Towing company sues Winnipeg’s deputy mayor, rival company for alleged defamation
A defamation lawsuit against a Winnipeg city councillor accuses her of making comments that suggest a towing company bribed city officials to win a contract.
The lawsuit, filed by Tartan Towing and its owners in Manitoba Court of King’s Bench on Wednesday, names Deputy Mayor Janice Lukes and Zakria Shoaib, who owns Bison Towing, as defendants, claiming they made defamatory comments about Tartan.
Lukes, the councillor for Waverley West, told CBC News Friday she can’t speak to specifics of the lawsuit.
“What I will say is that my job here, in my role as a city councillor, is to ensure taxpayers are receiving value for their tax dollars,” she said.
The suit centres around comments made after a tender was issued in June for a contract with the Winnipeg Police Service to tow police vehicles, as well as vehicles involved in criminal investigations and impaired driving charges.
Three bids were received — one for $113,600, another for $18,480 and the third for $14.70.
The lowest bid came from Bison Towing, which said the storage fees it could charge were lucrative enough to cover the low offer, but the city awarded the contract in August to Tartan, which made the middle bid.
In interviews that month, Lukes questioned the city’s decision — not only because of the price difference but because the city was in the midst of suing Tartan for allegedly overcharging it in the past by $1.1 million for tows related to residential snow-clearing parking bans.
The city claims those tows never happened and that it found a number of invalid invoices. Tartan has since countersued.

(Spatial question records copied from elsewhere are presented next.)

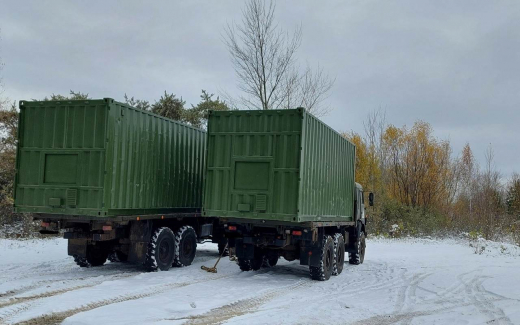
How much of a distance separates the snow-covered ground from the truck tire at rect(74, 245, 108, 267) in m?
0.33

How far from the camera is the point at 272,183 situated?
10.4 meters

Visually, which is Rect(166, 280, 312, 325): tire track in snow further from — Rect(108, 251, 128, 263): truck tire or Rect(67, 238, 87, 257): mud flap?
Rect(108, 251, 128, 263): truck tire

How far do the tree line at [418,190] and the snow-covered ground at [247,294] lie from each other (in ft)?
45.3

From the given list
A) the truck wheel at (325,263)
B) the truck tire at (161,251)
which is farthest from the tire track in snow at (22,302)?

Lukes claimed the August contract was not fair, accountable and transparent, prompting the Winnipeg police to later launch an internal review of their towing contracts.
Although the contract is for one year, the tender gives the city the option of adding four more one-year extensions without having to go to public tender.
A city spokesperson said earlier this month the contract will be publicly reposted next year and open to new bids.
“I’m concerned about how the city is managing these contracts. I’m concerned about the way the contracts are written from the standpoint of transparency,” Lukes told CBC News on Friday.
“You have to be a Sherlock Holmes to figure out what’s going on in some of these contracts, and I don’t think that’s right. That brings a lot of questions to the forefront.”
Suit alleges defamatory statements in radio interview
The lawsuit alleges comments Lukes made in a Nov. 4 interview with the Winnipeg radio station CJOB questioning the contract decision included suggestions about possible fraud.
“A lot of things are paid in cash, and that’s a lot of cash floating around. When cash floats around, there is interesting things that can happen,” the lawsuit quotes her as saying in the radio interview.
When asked by the interviewer if she was dealing with “corruption” or “incompetence,” Lukes responded, in part, “I don’t know, I am trying to get to the bottom of it.”
“I have put hundreds of hours into this researching, looking, questioning, because … [it] just seems so bizarre, and it made no sense,” the lawsuit quotes her as saying.
She also said there are “many other things that have played into this that we haven’t gotten into,” according to the statement of claim.
In a CJOB interview on the same day, Bison Towing’s Shoaib criticized the contract process as lacking accountability.
“Things are not as they seem to be,” he said in the interview, according to the lawsuit.
“Specific contract is given away just to favour some specific people in the market.”
The suit alleges that “directly and by way of innuendo,” the comments from Lukes and Shoaib can be “reasonably understood” to mean that Tartan bribed the city in order to obtain the contract, which disparaged the integrity and reputation of the company and its owners, Satnam (Sid) Brar and Rob Campbell.
They have never engaged in bribery or paid any city officials in cash or failed to complete their contractual obligations, the statement of claim says.
It also alleges Tartan and its owners suffered economic loss and damage, details of which will be provided at trial.
Brar and Campbell are suing for damages and seeking an unspecified monetary amount, leaving it to the court to determine.
No statements of defence have been filed and none of the lawsuit’s allegations have been tested in court.